Now I see on Twitter's site, it says explicitly:

Accounts that receive the blue checkmark as part of a Twitter Blue subscription will not undergo review to confirm that they meet the active, notable and authentic criteria that was used in the previous process.

If the point of verification and checkmarks are to prove that you are who you say you are, and now that verification process and proof no longer will happen, then what's the point? To prove that you have $8 to spend? Are people supposed to believe that accounts that get the new blue checkmark are authentic, when no verification actually happened? It's so confusing.

Please correct me if any aspect of my understanding is incorrect. If the new system really does make sense, I'd be glad and would like to know why. Could anyone steelman it? As it stands it seems just like an attempt to have a one time cash-in on a new mechanism that's going to ultimately destroy the credibility of the blue check system entirely.

Part of the reason that people are careful in answering is because of the elephant in the room. Elon is occasionally does really dumb stuff and people try to explain it with 4D-chess when in fact it is just him being an idiot. To be clear, he is not an idiot in everything, but he is not the smartest person either. My guess that he is slightly above average. The direct order of giving a blue check to anyone with an iPhone and $8 to spare, maybe he didn't think it through.

But my 4D-chess explanation: The reasons to destroy the blue checkmark are multiple.
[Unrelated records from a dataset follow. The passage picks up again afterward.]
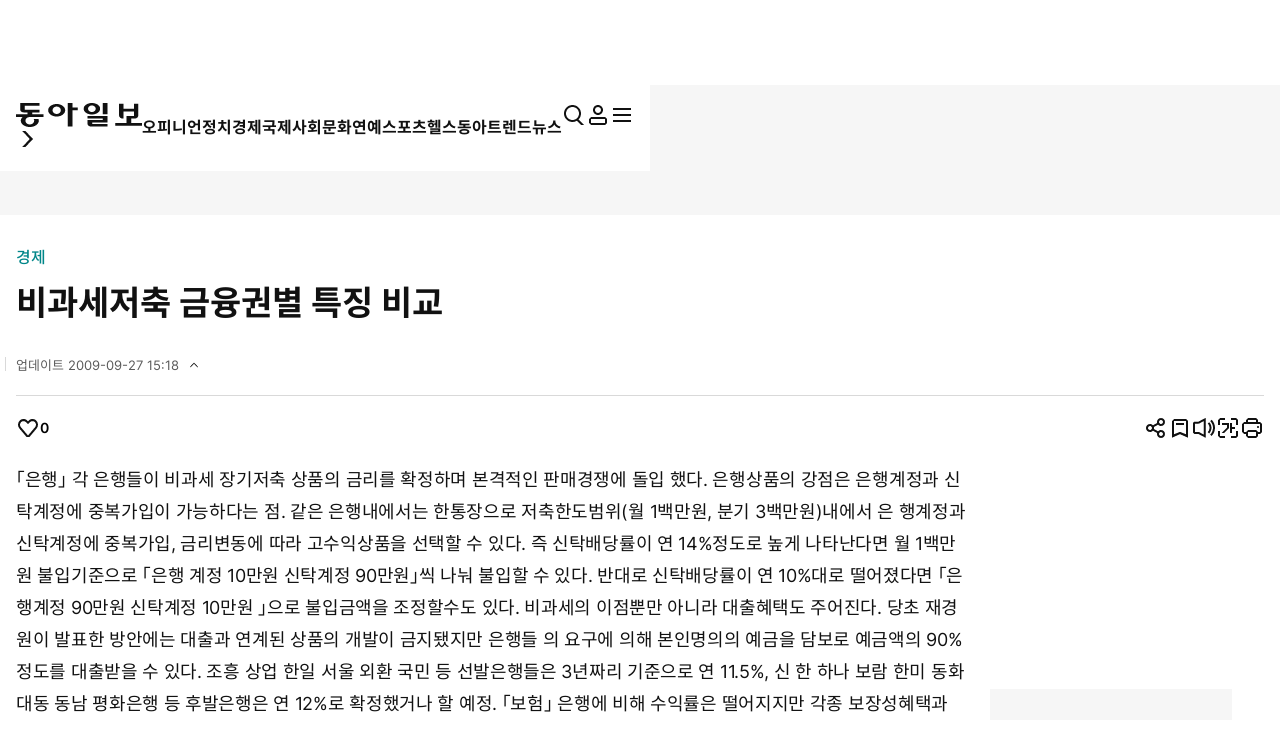

--- FILE ---
content_type: text/html; charset=UTF-8
request_url: https://www.donga.com/news/getActionInfo
body_size: 76
content:
{"emotion":{"19961018\/7201122":0}}

--- FILE ---
content_type: text/html; charset=UTF-8
request_url: https://www.donga.com/news/getFavoriteInfo
body_size: 180
content:
{"HEAD":{"STATUS":"ok"},"DATA":{"gudok":{"70040100000001":"1,007","70030000000935":"777","70010000001020":"688","70020000000285":"508","70010000000888":"6","70030000000864":"126","70070000001126":"207","70080100000006":"23","70010000001071":"5","70040100000002":"392","70010000001072":"31"}}}

--- FILE ---
content_type: text/html; charset=utf-8
request_url: https://www.google.com/recaptcha/api2/aframe
body_size: 265
content:
<!DOCTYPE HTML><html><head><meta http-equiv="content-type" content="text/html; charset=UTF-8"></head><body><script nonce="PXd92rIDMlYSK6RmaEoCUg">/** Anti-fraud and anti-abuse applications only. See google.com/recaptcha */ try{var clients={'sodar':'https://pagead2.googlesyndication.com/pagead/sodar?'};window.addEventListener("message",function(a){try{if(a.source===window.parent){var b=JSON.parse(a.data);var c=clients[b['id']];if(c){var d=document.createElement('img');d.src=c+b['params']+'&rc='+(localStorage.getItem("rc::a")?sessionStorage.getItem("rc::b"):"");window.document.body.appendChild(d);sessionStorage.setItem("rc::e",parseInt(sessionStorage.getItem("rc::e")||0)+1);localStorage.setItem("rc::h",'1769176246380');}}}catch(b){}});window.parent.postMessage("_grecaptcha_ready", "*");}catch(b){}</script></body></html>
It carries too much power in turning off critical thinking and make bad tweets more notable than they actually are(Eli Lilly incident anyone, it is bullshit with that it raised awareness, campaigns around insulin price has been observed many times before). Also due to the extra blue checkmark functionality verified accounts have their echo chamber with the verified tab without the public able to correct bad takes.

I don't think it's 4d chess, but I also don't think it's necessarily just incompetence, or only his fault. I think someone that high up at a tech company isn't usually that connected to all the exact nuances of all the details all the time. In many ways, it's the job of a director to set a vision, and the job of his reports to disagree and push back when that vision doesn't work. He might have just said to his direct report, "let's make blue checks available to everyone and institute a charge for it, that way everyone can have it." And then his report filters it down the chain through his reports, etc, and there's 1000 separate engineers led by 100 managers who have to be involved because this touches hundreds of ingrained systems, all of them frantically trying to make this decision make sense, each in their own way for how it touches the services they own, and they have to frantically work out new contracts with the services their services touch, so it's like a wave of quick, probably bad, decisions impacting each other. Probably their fear of being on the chopping block if they can't deliver what the new boss says is another motivating factor. So eventually everyone tries to deliver SOMETHING, trying to make this old system make sense in the new edict, and as a result something nonsensical gets delivered.

And that what I've seen in other comments out there that 4D chess used in a disparaging way. Because we don't know how much intent exactly there is of this particular result. Of course it is a speculative way of reasoning of it.

Another way to reason for what happened here is that he is running experiments and don't take predictions on consequences because he believes that managements structure are afraid of change. It needs to play out to see what happens what works and what doesn't. "Elon Musk said Tuesday that he shut down a new verification program on Twitter just hours after it launched, saying the platform would “do lots of dumb things” in the coming months to see what is successful as the company tries to capture much-needed revenue, including potentially offering payment processing on the platform."